At a success rate of 3%, treating this patient population with stem cells derived from cloned embryos would require an astounding 446.6 million eggs. This in turn would require 29.7 million women to donate the average of 15 eggs per donor.
At the more efficient rate of 5.6 percent, 239.3 million eggs would be required to treat the potential patients for stem cell therapies.
But now let’s assume scientist refine their skill at cloning to achieve a 20 percent efficiency rate; some 67 million eggs would still be required.
Let’s go even further: assume scientists achieve an astounding 90 percent efficiency rate; some 15 million eggs would still be required.
Now let’s say scientists became so skilled, they could produce genetically matched stem cells from donors without using any eggs at all!

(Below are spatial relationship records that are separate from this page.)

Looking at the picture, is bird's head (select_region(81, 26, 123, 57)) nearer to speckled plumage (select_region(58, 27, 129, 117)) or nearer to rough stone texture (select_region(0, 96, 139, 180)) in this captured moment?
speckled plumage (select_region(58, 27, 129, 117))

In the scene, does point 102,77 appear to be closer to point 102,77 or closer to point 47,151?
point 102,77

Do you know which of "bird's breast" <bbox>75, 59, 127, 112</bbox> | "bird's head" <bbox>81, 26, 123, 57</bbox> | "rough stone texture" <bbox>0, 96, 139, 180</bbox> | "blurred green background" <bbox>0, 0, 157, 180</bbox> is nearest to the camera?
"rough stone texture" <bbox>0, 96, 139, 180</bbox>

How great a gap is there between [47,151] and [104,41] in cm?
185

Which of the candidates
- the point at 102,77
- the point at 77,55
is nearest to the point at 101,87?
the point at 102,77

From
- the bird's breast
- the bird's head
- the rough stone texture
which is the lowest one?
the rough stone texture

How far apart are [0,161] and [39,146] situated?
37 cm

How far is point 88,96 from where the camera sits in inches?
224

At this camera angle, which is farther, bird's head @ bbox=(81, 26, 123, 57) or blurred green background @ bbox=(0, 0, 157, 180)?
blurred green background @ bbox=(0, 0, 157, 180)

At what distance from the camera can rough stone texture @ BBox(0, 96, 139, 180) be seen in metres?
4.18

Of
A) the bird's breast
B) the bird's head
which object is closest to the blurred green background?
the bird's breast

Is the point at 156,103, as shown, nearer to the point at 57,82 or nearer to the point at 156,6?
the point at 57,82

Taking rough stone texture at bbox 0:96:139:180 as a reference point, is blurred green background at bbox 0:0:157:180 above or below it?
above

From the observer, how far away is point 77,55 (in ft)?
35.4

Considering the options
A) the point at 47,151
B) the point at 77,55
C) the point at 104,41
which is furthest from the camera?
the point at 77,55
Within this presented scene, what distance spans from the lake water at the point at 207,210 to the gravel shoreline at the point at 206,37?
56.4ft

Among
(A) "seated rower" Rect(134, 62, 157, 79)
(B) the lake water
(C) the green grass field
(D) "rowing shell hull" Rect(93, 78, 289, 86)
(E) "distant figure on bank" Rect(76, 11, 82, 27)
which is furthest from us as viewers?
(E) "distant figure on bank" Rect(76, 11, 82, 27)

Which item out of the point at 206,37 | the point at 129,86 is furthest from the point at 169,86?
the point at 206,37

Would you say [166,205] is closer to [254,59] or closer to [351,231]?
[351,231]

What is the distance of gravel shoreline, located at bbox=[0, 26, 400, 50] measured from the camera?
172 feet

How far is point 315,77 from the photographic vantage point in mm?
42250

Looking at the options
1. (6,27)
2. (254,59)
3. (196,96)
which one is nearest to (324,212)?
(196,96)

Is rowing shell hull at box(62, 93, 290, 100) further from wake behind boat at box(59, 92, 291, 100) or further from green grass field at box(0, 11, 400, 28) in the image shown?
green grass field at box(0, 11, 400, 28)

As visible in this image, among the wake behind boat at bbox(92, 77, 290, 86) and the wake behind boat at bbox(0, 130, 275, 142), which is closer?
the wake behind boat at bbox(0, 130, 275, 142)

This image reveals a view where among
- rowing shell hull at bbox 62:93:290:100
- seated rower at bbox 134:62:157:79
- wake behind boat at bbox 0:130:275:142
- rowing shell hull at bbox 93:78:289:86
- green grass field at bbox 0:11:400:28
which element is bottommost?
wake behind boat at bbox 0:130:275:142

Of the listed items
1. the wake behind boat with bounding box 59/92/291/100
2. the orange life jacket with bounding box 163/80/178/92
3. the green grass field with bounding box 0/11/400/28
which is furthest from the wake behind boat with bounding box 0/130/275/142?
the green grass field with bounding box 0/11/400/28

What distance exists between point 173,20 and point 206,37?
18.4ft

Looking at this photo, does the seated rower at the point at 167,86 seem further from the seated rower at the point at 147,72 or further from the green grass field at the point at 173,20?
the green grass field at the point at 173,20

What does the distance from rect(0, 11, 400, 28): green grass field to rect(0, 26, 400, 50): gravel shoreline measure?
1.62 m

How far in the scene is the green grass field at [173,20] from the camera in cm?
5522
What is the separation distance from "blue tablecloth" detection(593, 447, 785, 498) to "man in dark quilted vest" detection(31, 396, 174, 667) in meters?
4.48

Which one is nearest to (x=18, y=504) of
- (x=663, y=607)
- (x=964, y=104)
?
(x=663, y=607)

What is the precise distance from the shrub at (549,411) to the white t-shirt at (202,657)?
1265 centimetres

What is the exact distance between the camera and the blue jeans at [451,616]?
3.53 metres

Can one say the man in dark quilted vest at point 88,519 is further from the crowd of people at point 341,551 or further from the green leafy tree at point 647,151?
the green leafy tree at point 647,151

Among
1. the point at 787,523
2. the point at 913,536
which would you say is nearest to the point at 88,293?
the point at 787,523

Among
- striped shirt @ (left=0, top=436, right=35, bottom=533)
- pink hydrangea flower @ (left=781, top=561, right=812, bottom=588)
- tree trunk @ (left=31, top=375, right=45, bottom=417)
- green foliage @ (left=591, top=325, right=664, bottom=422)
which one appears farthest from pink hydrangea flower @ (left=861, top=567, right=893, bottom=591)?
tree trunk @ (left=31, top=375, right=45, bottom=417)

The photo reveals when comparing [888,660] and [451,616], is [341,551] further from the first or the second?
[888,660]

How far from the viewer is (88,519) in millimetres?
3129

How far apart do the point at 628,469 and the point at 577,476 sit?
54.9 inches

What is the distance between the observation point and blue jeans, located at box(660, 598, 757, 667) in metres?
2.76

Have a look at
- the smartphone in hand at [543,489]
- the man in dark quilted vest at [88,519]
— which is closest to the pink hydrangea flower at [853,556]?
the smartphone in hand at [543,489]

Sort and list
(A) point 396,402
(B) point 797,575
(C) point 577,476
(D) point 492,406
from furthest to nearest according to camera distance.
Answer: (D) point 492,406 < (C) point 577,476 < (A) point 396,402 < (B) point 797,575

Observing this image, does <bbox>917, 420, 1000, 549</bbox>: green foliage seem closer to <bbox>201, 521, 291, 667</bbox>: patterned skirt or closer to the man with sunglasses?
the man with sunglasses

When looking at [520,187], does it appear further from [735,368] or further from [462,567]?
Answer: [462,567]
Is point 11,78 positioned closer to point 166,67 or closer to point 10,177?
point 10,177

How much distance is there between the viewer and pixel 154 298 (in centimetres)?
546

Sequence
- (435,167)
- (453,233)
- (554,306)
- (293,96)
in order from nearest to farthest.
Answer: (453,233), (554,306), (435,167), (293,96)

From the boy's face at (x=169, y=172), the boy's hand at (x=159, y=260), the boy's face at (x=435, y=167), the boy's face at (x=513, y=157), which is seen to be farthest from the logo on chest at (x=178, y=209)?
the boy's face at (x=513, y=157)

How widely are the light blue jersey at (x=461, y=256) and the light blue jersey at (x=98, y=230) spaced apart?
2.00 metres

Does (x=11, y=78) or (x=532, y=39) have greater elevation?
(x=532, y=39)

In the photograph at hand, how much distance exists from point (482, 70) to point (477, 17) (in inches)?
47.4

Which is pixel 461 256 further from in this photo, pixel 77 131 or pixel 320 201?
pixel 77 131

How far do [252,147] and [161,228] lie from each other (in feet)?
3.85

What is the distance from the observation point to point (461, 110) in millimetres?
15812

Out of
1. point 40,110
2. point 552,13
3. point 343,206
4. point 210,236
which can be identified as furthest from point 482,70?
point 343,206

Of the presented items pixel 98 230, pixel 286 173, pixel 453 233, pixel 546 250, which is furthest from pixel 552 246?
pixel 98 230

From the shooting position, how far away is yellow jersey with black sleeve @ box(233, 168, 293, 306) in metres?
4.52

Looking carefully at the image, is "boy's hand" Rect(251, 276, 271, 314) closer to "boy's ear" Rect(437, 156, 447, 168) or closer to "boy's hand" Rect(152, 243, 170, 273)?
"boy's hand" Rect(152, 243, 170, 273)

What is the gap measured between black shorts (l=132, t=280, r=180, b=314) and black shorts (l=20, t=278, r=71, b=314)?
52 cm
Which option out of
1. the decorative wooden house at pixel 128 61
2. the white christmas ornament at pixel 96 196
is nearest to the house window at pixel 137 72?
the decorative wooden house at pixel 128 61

Oh wait….they’ve already done that.
In 2007, Shinya Yamanaka became the first scientist to reprogram a donor’s somatic cell (such as a skin cell) to generate fully pluripotent, embryonic-like, genetically matched stem cells – no eggs or embryos involved. “I’ve never used either,” Yamanaka said. Yamanaka dubbed these stem cells “induced pluripotent stem cells” (iPSCs) because they are generated by inducing somatic cells into a pluripotent state. So important was Yamanaka’s work to the field of regenerative medicine that within just 5 years of his discovery he was awarded a Nobel Prize.
Numerous scientists have hailed these cloning developments for the technical prowess involved in achieving them. “I think part of the significance is technical and part of the significance is historical,” said John Gearhart, one of the first scientists to isolate, in 1998, human embryonic stem cells.
But they also noted that the therapeutic value for cloning is probably not much. According to Gearhart,”the more we learn about reprogramming, the more I think IPS will be the one of choice." Similarly, commenting on the work of the Oregon team that first succeeded in creating cloned human embryos in 2013, MIT professor Rudolf Jaenish, a vocal proponent of cloning for research, called that development “an outstanding issue of whether it would work in humans has been resolved,” but one, he added, that “has no clinical relevance.”
Non-embryonic stem cells are already achieving many of the therapeutic benefits the Post now posits as merely potential for stem cells derived from cloning. For example, scientists are producing whole organs from patients’ own adult stem cells, such as tracheas that have already saved people’s lives.
One wonders what has changed in the scientific and ethical calculus to make the Post now embrace what it once abhorred – especially since the argument for a need to go down this path is weaker than ever.